85 Q. How is the kingdom of heaven closed and opened by church discipline?

A. According to the command of Christ, people who call themselves Christians but show themselves to be unchristian in doctrine or life are first repeatedly admonished in a brotherly manner. If they do not give up their errors or wickedness, they are reported to the church, that is, to the elders. If they do not heed also their admonitions, they are forbidden the use of the sacraments, and they are excluded by the elders from the Christian congregation, and by God Himself from the kingdom of Christ. They are again received as members of Christ and of the church when they promise and show real amendment.

Since Koyzis likes to talk about implications of biblical teaching, the implication of this doctrine is that the church has the keys of the kingdom, and it is the work of the church, not schools, hospitals, economic associations, labor unions, or political parties, to open and close the kingdom of heaven because the church alone has the keys.

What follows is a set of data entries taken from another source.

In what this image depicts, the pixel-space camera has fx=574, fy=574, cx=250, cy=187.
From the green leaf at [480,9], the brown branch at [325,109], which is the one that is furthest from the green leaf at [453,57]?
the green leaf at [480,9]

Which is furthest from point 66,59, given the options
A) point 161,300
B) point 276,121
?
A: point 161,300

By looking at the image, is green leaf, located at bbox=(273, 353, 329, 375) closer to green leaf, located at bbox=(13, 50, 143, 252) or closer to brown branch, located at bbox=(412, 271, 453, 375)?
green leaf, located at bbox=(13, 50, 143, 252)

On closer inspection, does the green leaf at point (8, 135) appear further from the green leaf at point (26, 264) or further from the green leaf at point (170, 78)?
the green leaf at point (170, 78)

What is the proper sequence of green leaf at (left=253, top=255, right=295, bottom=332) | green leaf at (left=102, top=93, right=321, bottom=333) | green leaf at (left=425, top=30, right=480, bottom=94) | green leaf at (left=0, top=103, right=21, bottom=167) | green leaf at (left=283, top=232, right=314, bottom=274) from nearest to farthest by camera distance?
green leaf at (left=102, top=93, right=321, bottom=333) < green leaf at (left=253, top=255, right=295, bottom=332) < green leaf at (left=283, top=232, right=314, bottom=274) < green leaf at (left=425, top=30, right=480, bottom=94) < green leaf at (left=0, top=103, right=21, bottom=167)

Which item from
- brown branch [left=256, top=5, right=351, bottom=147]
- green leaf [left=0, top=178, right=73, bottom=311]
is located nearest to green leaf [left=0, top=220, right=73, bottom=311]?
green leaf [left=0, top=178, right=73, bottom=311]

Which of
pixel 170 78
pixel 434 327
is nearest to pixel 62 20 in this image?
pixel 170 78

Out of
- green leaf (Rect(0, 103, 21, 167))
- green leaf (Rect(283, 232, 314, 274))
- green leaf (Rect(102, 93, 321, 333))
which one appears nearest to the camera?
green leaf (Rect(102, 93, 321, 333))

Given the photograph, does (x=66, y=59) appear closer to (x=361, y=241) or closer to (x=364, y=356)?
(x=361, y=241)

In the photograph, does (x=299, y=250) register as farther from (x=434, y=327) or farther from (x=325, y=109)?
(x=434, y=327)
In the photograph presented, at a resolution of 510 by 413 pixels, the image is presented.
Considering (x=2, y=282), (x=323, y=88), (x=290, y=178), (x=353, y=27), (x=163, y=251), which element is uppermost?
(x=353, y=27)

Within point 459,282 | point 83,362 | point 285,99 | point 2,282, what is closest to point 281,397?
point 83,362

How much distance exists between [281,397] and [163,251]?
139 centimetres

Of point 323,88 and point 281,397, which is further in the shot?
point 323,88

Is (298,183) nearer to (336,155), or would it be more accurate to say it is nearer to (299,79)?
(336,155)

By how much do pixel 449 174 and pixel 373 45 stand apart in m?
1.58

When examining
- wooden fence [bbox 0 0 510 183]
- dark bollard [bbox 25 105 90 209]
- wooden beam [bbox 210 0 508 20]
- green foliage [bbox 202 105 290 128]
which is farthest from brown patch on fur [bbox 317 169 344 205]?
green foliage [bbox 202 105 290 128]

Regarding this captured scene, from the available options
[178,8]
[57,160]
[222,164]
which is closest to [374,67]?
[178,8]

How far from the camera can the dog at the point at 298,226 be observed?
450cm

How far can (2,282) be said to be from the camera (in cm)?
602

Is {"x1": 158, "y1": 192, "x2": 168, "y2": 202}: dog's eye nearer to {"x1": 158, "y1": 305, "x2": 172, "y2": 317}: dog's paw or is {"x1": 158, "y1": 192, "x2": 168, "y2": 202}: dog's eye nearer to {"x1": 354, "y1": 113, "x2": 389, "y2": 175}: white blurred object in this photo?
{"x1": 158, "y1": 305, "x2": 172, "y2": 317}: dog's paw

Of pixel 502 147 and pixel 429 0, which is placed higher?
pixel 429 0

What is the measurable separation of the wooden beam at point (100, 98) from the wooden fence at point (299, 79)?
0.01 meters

A further implication is what possible redemption do schools, hospitals, economic associations, labor unions, or political parties minister? Yes, I understand that they are fruitful for loving God and neighbor. But the last I checked, loving God and neighbor are the law, not the gospel. (Is it just me, or does the phrase, “cultural obedience” connote law more than gospel?) And it is only the gospel, the good news of Jesus Christ’s righteousness, freely given to those who trust on him, that gets anything or anyone into the kingdom of heaven or heaven itself. What exactly am I missing here?

At the same time, to suggest that the work of schools, hospitals, economic associations, labor unions, or political parties is kingdom work is to distort the gospel of Jesus Christ. The reason, as Koyzis well explains it, is that the works of the law (love of God and neighbor) become synonymous with redemption. In other words, to expand the heavenly kingdom by blurring the two kingdoms is to add a works righteousness to Christ’s righteousness.

So, to respond to Rabbi Bret, my beef with the CRC and its worldview is not only that it is progressive. I also object to worldviews like Rabbi Bret’s that are politically or culturally conservative because opposing abortion, if done for the wrong reasons, is as much a form of works righteousness as is adopting a mandate on global warming. If Rabbi Bret wants evidence of the way that a right-wing worldviewitis leads to churches fudging the gospel, he only needs to say, “Federal Vision.” Can he do that? Sure he can.